A fascinating two-part case study (published here and here) of a fifty-two-year-old white American man with a doctorate in naturopathy, showed what happens when a genetic condition prevents sleep. This energetic and enthusiastic patient, known only as DF, attempted to manage his own FFI symptoms and appeared to extend his survival time by almost a year. DF used various methods, most prominently a rotation of sleep medications and stimulants about fifteen months into his illness, but also vitamin supplements and exercise early in the course of the disease. He wrote a book, and drove a motorhome across the US, and befriended FFI researchers with his charm and humor. But eventually DF, like all others with this disease, died.

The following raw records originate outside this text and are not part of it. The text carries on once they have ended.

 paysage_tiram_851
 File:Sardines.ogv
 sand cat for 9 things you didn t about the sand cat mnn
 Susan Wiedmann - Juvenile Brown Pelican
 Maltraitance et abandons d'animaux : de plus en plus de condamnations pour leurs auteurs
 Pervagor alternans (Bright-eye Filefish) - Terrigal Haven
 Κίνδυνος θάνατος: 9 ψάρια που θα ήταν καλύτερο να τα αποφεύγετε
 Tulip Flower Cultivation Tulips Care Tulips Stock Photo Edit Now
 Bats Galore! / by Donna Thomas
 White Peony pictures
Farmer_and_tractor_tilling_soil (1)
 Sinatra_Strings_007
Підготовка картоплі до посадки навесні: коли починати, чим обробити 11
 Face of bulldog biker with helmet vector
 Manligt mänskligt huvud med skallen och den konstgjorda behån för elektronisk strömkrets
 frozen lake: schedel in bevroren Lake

Still, does FFI prove lack of sleep causes death, that sleep is essential? Could the mutation in PrP prevent the work of other essential biological functions, and insomnia happens to be a side-effect of the disease? Unfortunately, autopsies of patients with FFI tend to focus on the brain, since the accumulation of prions and lesions in the brain is the classic marker of related prion diseases such as mad cow disease and Creutzfeld-Jakob Disease. For now, we don’t know, and FFI remains a rare and fatal genetic disease that hints at the essential nature of sleep in humans.

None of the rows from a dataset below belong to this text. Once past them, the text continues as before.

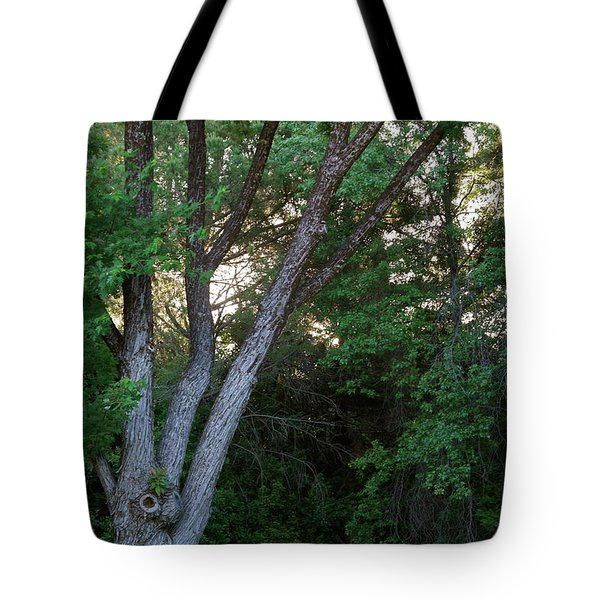 Comes The Dawn Tote Bag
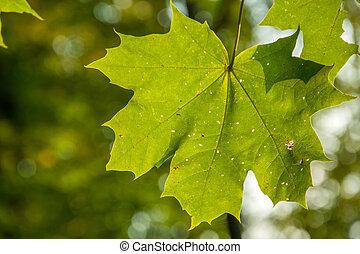 feuille arbre, vert, érable, pendre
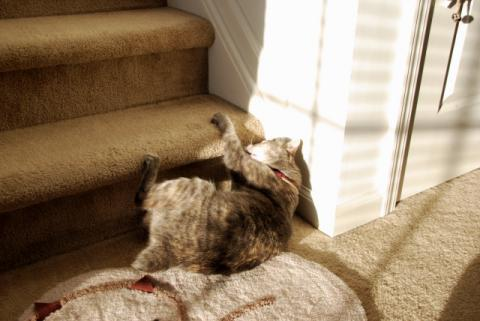 階段のほうが楽しいでちゅ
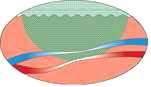 illustration cynosure2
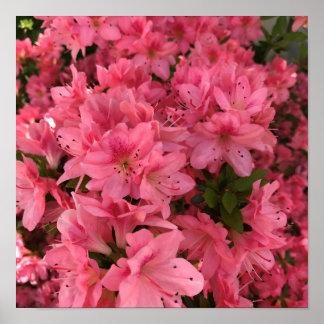 Póster Arbusto floreciente rosado brillante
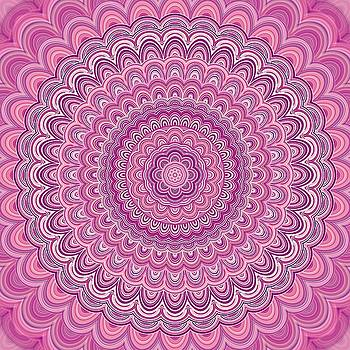 Valdecy RL - Pink Mandala Fractal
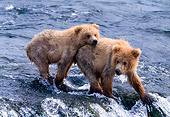 BEA 01 NE0015 01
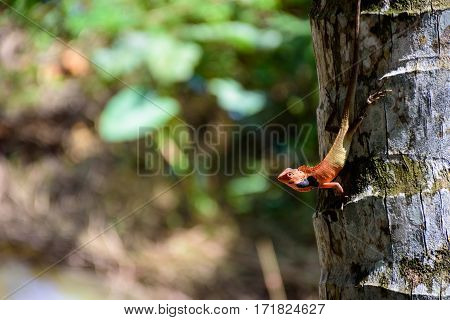 Thai chameleon on coconut tree isolated on blure nature background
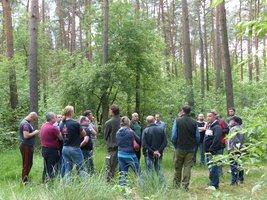 Szacunek brakarski drzew stojących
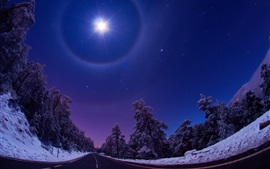 Night, moon, sky, road, trees, snow, winter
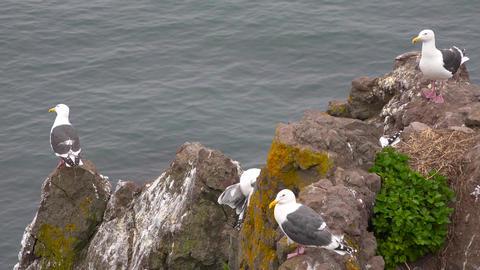 Seagulls. Sea Safari journey along the Kamchatka Peninsula. Russia Live Action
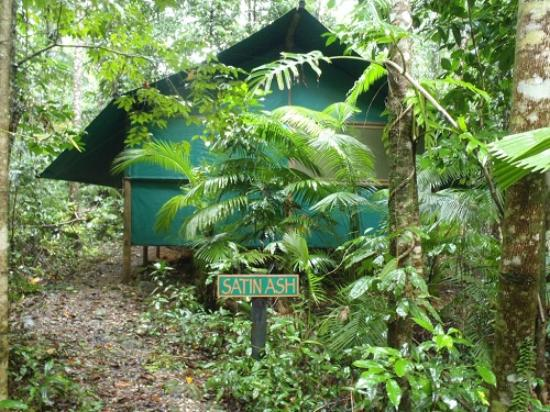 Daintree Crocodylus: One of our Rainforest Bungalows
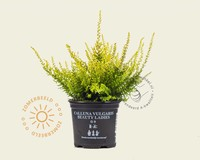 Calluna vulgaris 'Beauty Ladies Anouk' - Wit - Geel loof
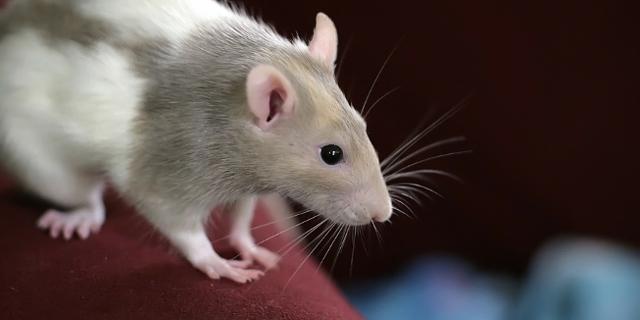 Ratte auf einem Sofa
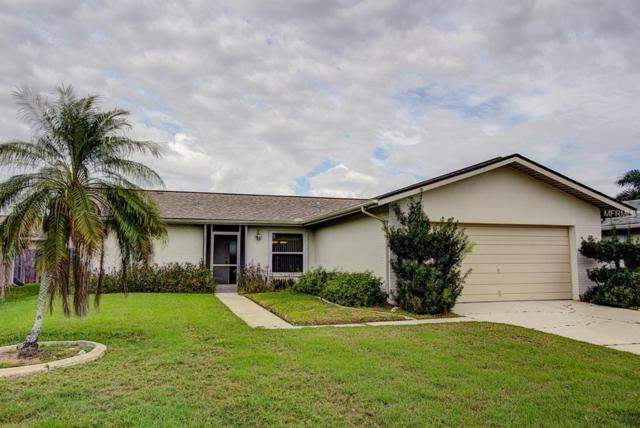 9782 Deerfoot Drive, Fort Myers, FL 33919 (MLS #T3163947) :: The Duncan Duo Team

Designing the sleep study from hell…

Over the hundred years since Manasseina’s morbidly inspiring experiments, scientists have tried to understand the biological role of sleep by depriving laboratory animals of sleep and analyzing the effects. Manasseina conducted autopsies on the puppies and found no obvious signs of degradation in any organ system except the brain, where she noted some pathological changes. One thing we have learned over the past century is all animals die without sleep, from invertebrates like flies and worms on up to humans (if we include the informal experiments conducted in torture chambers around the world).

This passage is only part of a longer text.